For starters, there are the real whole grains that are not packaged as crackers or cereals. These include brown or wild rice, 100% whole wheat breads, whole wheat flour, oatmeal, and other grains such as barley, quinoa and 100% whole wheat pastas. Then there are those foods that have had whole grains added in to increase their nutritional value.

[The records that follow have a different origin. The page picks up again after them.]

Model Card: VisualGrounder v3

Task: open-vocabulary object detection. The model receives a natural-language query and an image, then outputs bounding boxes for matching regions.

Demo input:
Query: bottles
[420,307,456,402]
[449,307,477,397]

These include things like cereals, crackers and baked goods. These types of foods boast how many grams of whole grain they contain. But what does that really mean? Here are the things you need to know about grams of whole grain. A good source of whole grain must contain at least 8 grams per serving, while an excellent source of whole grain must contain at least 16 grams per serving. 16 grams of whole grain also counts as a serving of whole grain. In a given day, you want to try and get at least 48 grams (3 servings) of whole grain in your diet.

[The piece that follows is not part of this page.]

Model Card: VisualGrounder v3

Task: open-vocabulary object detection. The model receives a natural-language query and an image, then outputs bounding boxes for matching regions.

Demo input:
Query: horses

Here are a few tips to make sure you’re getting the whole out of your whole grain:
- Not all wheat breads are created equal. Make sure to look at the ingredient list before you put that bread in your basket. If the first ingredient is anything other that 100% whole wheat flour (or something similar), then you’re getting an enriched wheat product.
- Try substituting half regular for half whole grains. For example, half white flour and half whole wheat flour in a baked good, half regular pasta and half whole wheat pasta or half white rice and half brown rice mixed together. This is a way to introduce whole grains into your meals.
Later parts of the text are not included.